Here's the kicker: Wi-Fi wireless
spectrum is free. It's the same spectrum used by in-home cordless phones.
But wireless giants paid $150 billion worldwide just to buy the spectrum
for 3G, and it will cost them hundreds of billions more to build the networks.
Many in telecom believe 3G
investments will pay off. Others believe it will be like HDTV - a beautiful
technology that misses the mass market. If so, 3G will leave telecom players
around the world with yet more debt and costly write-offs.
Wi-Fi "is just the tip
of the iceberg," Blankenhorn says. "Eventually, every telecom
company is going to have to get in line with Moore's Law." Those
that don't will suffer the fate of old computer companies such as Control
Data or Burroughs - dying off or becoming irrelevant. As that happens,
expect more telecom pain.
The
financial crunch
Then there's the financial
hole telecoms have dug.
They basically can't raise
or borrow money. Bad news keeps chasing away potential investors or lenders.
Telecom stocks go nowhere but down. Bankruptcies leave creditors with
major losses. The financial scandals at WorldCom and Global Crossing,
and the recently announced Justice Department investigation of Qwest,
have shaken investors' faith in numbers reported by telecom companies.

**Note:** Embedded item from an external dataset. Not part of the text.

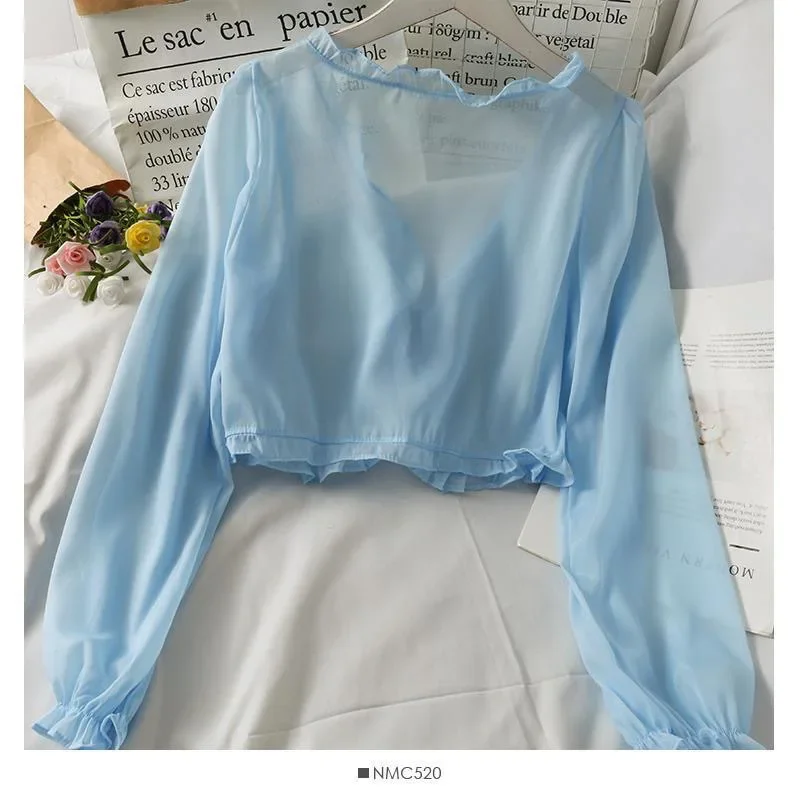 Women Summer Sun Protection Coat Lace Bow Ruffle Cardigan Shirt Female Blouse Tops for Woman Covers Blusa White Y2K Korean Shirt thumbnail 6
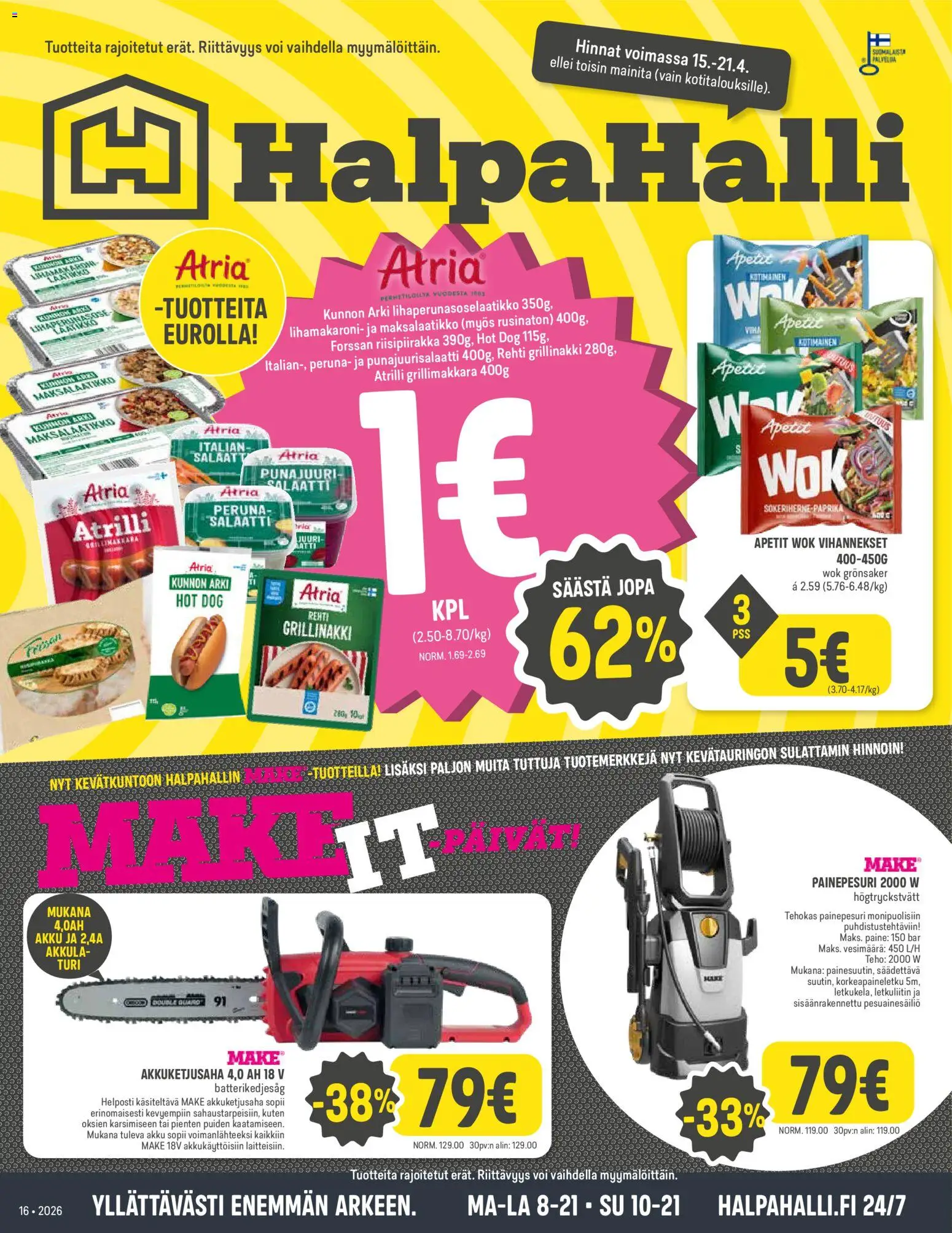 Kaupan Halpa Halli Halpa Halli tarjoukset esikatselu, voimassa 15/04/2026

Distressed telecom companies
can't even sell assets, especially hard assets like telecom networks.
Global Crossing has been trying to sell its 100,000-mile fiber network
but is finding few takers. The $500 million Level 3 raised is a move to
take advantage of fire sale prices - but Level 3 wants to buy customer
bases and traffic. CEO Crowe says that buying hard assets "is my
lowest priority."
As the wave of disaster slams
into local phone companies, they'll find that they're holding massive,
expensive assets based on copper wires and outdated telephone circuit-switched
technology. New networks are based on fiber or hybrid fiber-coaxial cable
(HFC) lines and Internet-style packet-switching technology. Most likely,
no entity will want to buy the old local networks, as new technology makes
them worth less.
"Copper," Blankenhorn
says, "is dead weight."
The economy isn't helping.
Data and voice traffic is growing because consumers and workers increasingly
use the Net, and cheap long-distance encourages more calls. "But
the biggest grower of traffic is more employees and more computers on
desks," Hesse says. The soft economy inhibits job growth. "If
these doldrums last another 12 months, I don't know how many (telecom)

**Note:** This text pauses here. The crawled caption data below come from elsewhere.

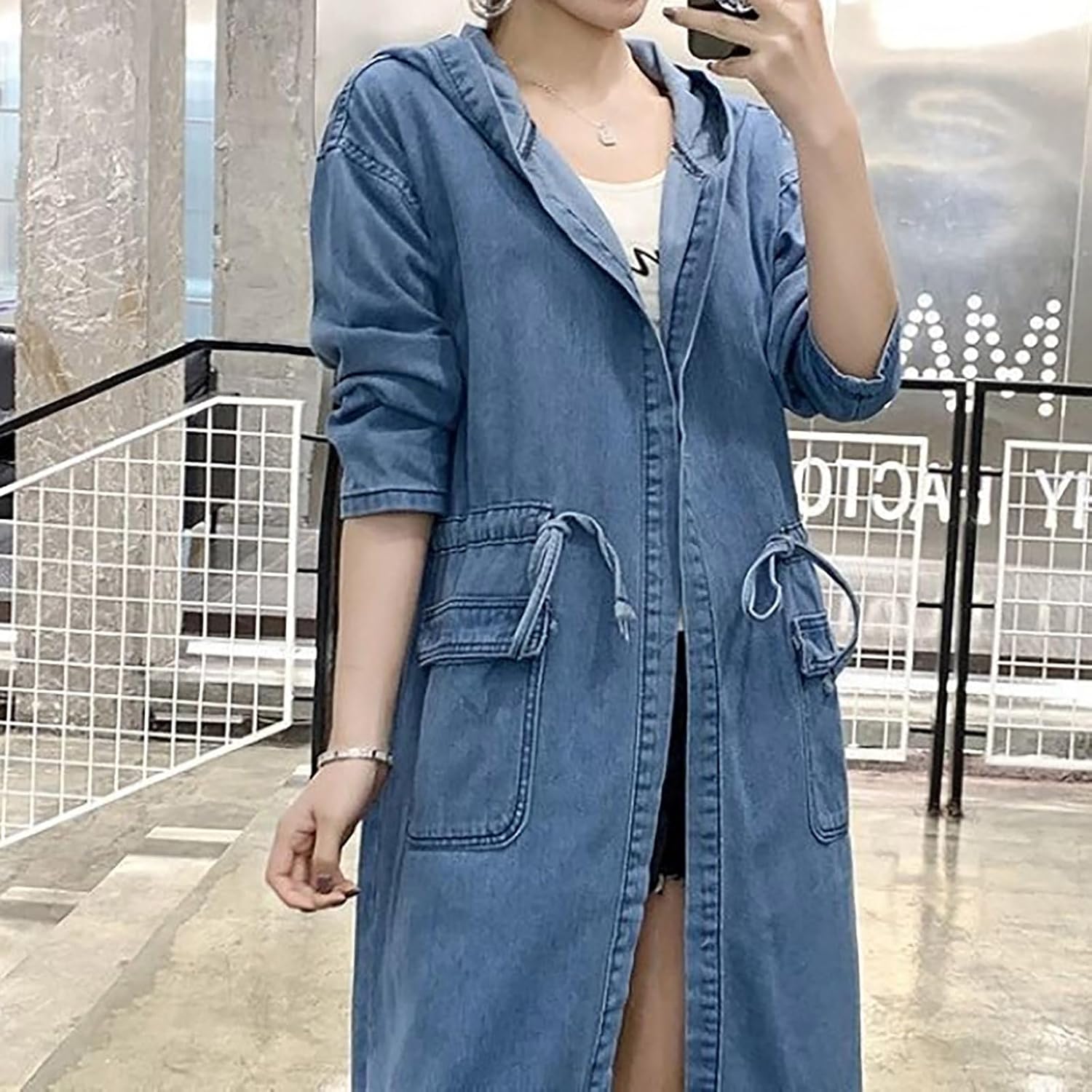 utcoco Womens Mid Long Hooded Jean Jacket Casual Loose Fit Drawstring Denim Jacket Hoodies Open Front Trench Coat - Image 9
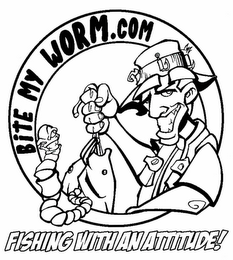 BITE MY WORM.COM FISHING WITH AN ATTITUDE! logo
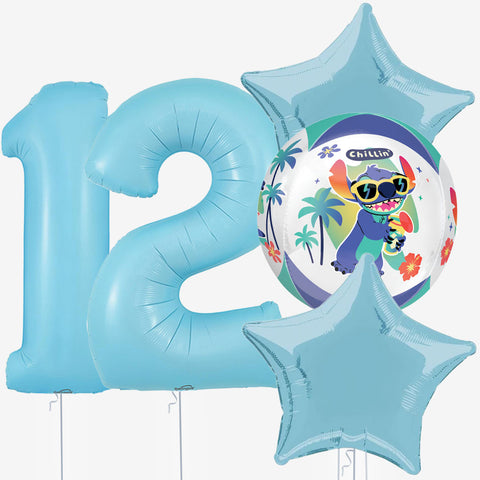 Stitch Orb with Blue Number Balloons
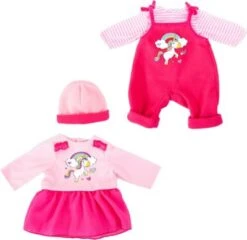 BAYER Kleider Für Puppen 42-46 Cm: 4-tlg. - Latzhose, Oberteil, Mütze, Kleid, Rosa/pink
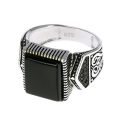 Guaranteed Mens Rings Silver s925 Antique Turkish Rings For Mens Signet Ring With Stone Color Square Turkish Jewelry Anello Uomo.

companies can make it," Hesse adds.
Survivor
Takes All?
Few are willing to predict
when the telecom crash will end. Certainly, demand will keep rising, which
works in the industry's favor. "Fundamentally, communications is
not a discretionary investment," Crowe says. "You have to have
it. Those (telecom) companies that get through this difficult period are
going to have a real interesting time."
Still, demand can't pull the
industry out of its pit until the bankruptcies, debt and technology problems
get cleansed from the system.
How long will that take? At
the industry's Supercomm convention in Atlanta every June, analysts always
dole out forecasts. This year, they stayed mum. There is a telecom recovery
somewhere down the road, but at the moment it seems beyond the horizon.